Ric solo había podido ver durante un segundo aquellos ojos verdes llenos de lágrimas antes de que su dueña saliera a toda prisa del despacho de Coretti. ¿Sería posible que existieran dos norteamericanas que hablaran de un modo tan parecido? Seguramente la coincidencia sería posible, ya que no había visto a aquella mujer en su vida.

Durante meses había estado buscando a la mujer que había quedado atrapada con él en la nieve; había albergado la esperanza de que ella fuese a buscarlo, pero cuando llegó el verano concluyó que debía de haber muerto en esa avalancha.

Cerró los ojos un instante para recordar cómo había temblado la voz de aquella mujer y por mucho que le pesara admitirlo parte de su ser estaba convencido de que la emoción era auténtica. Su belleza clásica de rubia de piel pálida contrastaba enormemente con las mujeres morenas de su país y le había afectado más de lo que le gustaría reconocer.

Pero por buena que hubiera sido su actuación, Ric estaba convencido de que la signorina Argyle le había mentido, o, al menos, no le había dicho toda la verdad, y estaba decidido a desvelar su secreto, fuera el que fuese.

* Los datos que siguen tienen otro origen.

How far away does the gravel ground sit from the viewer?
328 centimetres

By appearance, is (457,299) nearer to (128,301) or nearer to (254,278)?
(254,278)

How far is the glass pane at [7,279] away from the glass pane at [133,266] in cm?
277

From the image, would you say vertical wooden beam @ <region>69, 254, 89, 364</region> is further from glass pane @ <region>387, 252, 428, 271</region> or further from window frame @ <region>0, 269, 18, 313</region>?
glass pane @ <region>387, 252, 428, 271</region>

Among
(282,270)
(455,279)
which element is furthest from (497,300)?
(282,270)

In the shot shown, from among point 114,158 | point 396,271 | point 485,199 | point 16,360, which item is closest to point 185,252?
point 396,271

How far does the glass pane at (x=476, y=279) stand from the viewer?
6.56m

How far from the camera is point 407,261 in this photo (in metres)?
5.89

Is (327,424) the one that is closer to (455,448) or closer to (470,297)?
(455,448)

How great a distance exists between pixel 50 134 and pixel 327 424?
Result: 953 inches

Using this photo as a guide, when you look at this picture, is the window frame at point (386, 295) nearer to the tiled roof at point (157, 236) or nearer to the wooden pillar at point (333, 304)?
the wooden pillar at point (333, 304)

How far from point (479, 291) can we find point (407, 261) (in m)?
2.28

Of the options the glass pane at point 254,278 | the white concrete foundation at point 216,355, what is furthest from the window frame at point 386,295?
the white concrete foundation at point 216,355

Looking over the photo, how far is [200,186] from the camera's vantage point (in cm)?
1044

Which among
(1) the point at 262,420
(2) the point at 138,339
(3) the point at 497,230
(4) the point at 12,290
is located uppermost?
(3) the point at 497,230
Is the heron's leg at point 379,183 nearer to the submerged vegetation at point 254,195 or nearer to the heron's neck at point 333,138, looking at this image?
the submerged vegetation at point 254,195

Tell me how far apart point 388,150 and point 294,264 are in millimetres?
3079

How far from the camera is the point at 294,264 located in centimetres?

Dejándose llevar por la adrenalina, llamó a Carlo, su jefe de seguridad, y le pidió que siguiera a la norteamericana rubia que salía de la comisaría. Quería saber exactamente adónde se dirigía para poder concertar un encuentro privado con ella.

Aquel no había sido el momento de abordarla. La conversación que pretendía que tuvieran debía desarrollarse en un lugar en el que estuviera garantizada la confidencialidad, en el que nadie pudiese aparecer de pronto y descubrirlos.

Subió a su limusina. En cuestión de minutos supo que se hospedaba en el Grand Savoia, uno de los mejores, si no el mejor, hoteles de Génova. Era caro durante todo el año, pero en particular en época de vacaciones. Le pidió al chófer que lo llevase allí. Carlo le había indicado que la encontraría en el tercer piso, a la derecha según se salía del ascensor, en la cuarta puerta a mano izquierda.

No tardaron en detener la limusina ante la puerta y Ric entró en el hotel. Había tomado la decisión de pillarla por sorpresa, de modo que descartó la posibilidad de llamarla desde recepción y tomó la escalera para llegar a su piso, subiendo los escalones de dos en dos. Cuando llegó ante su puerta llamó con fuerza para estar seguro de que le oía.

–¿Signorina Argyle? Soy el signor Degenoli. Tenemos que hablar –no obtuvo respuesta. Mejor probar con otra táctica–. ¿Por qué quería localizar a Alberto? Me gustaría ayudarla si es posible.

Carlo le había dicho que había entrado en la habitación y que no había vuelto a salir, pero podía estarse duchando. Dejó pasar otro minuto y volvió a llamar.

–¿Signorina?

Unos segundos después, la puerta se entreabrió solo lo que permitía la cadena. Vio esos ojos verdes mirarle consternados, pero los tenía bordeados de rojo. Debía de haber estado llorando. Eso sí parecía auténtico.